Ni mucho menos es la única falta de sensibilidad que se observa. Una familia (quizá holandesa, quizá británica) abre un paquete de patatas fritas tan pronto como traspasa la puerta en la que se puede leer «Arbeit Macht Frei» (el trabajo libera). Encima del portón con el mentiroso lema se situaba un francotirador que vigilaba posibles disidencias y mataba a menudo a capricho. Para la familia turista empieza el espectáculo y no es más aberrante su comportamiento porque no degustan palomitas. «Cuando venga a Auschwitz, recuerde que está en un lugar en el que fueron asesinadas más de un millón de personas. Respete su memoria. Hay lugares mejores para aprender a andar sobre una viga que en un lugar que simboliza la deportación de cientos de miles de personas», lamentaron los responsables del museo de Auschwitz en un mensaje publicado en sus redes sociales hace unas semanas.

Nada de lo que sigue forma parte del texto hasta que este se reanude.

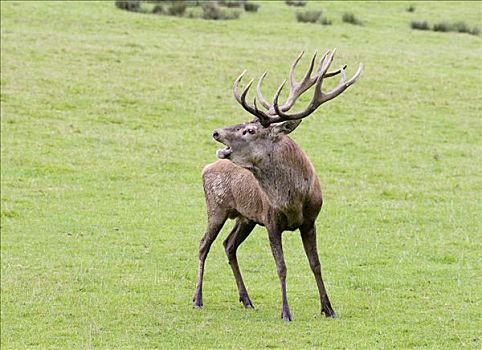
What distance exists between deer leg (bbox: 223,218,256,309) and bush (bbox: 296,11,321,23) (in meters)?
29.7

Un campo de aniquilación no entiende de visitas simplistas. Es obligatoria la interpretación. También la empatía y la sensibilidad. Por supuesto, un mínimo de conocimiento. Una pareja española dialoga sobre aquellos muertos pero lo hace desde la distancia. También desde el desconocimiento de quien no sabe que en España hubo trescientos campos de concentración en los que murieron miles de personas. Analizar el horror nazi es incluso fácil moralmente pero no lo es tanto para muchos revisitar el pasado próximo y analizar qué pasó en este país hace unas décadas. La psicóloga Cristina Cristóbal comentaba en una reciente charla en València que los descendientes de las víctimas del nazismo y del franquismo (ella lo es) no tienen miedo a la memoria y el recuerdo. Se sienten orgullosos de sus antepasados y de su lucha por la democracia. Por eso reivindican la verdad histórica. Pero, los descendientes (familiares y herederos ideológicos y políticos) de los asesinos y represores, ¿sienten la misma tranquilidad? Quizá por ello muchos se oponen a las leyes de memoria histórica. Alemania pidió perdón, como país, por el nazismo. Es obligatoria la enseñanza del Holocausto en las escuelas y hoy en día está prohibido (y perseguido a nivel penal) mostrar símbolos fascistas. Si te da por pedir un taxi de forma inadecuada con el brazo en alto, seguramente acabas en el calabozo. Y no es broma. En España existe barra libre para la extrema derecha fascista y miles de demócratas continúan en cunetas mientras Rajoy se enorgullecía en televisión de haber vaciado los fondos para rescatar sus cuerpos y enterrarlos dignamente. Ahora, dirigentes de Vox llaman «buscadoras de huesos» a las ancianas que siguen su lucha para recuperar los cuerpos de sus padres. En la suela del zapato de Ascensión Mendieta (por poner un ejemplo) hay más dignidad que en todos los dirigentes de la extrema derecha juntos.

Hagan el favor, cuando se aproximen a víctimas del fascismo, muestren respeto. Si desconocen la Historia, al menos demuestren un poco de sensibilidad. Sobre todo porque la democracia que tenemos en Europa es gracias a ellas y ellos.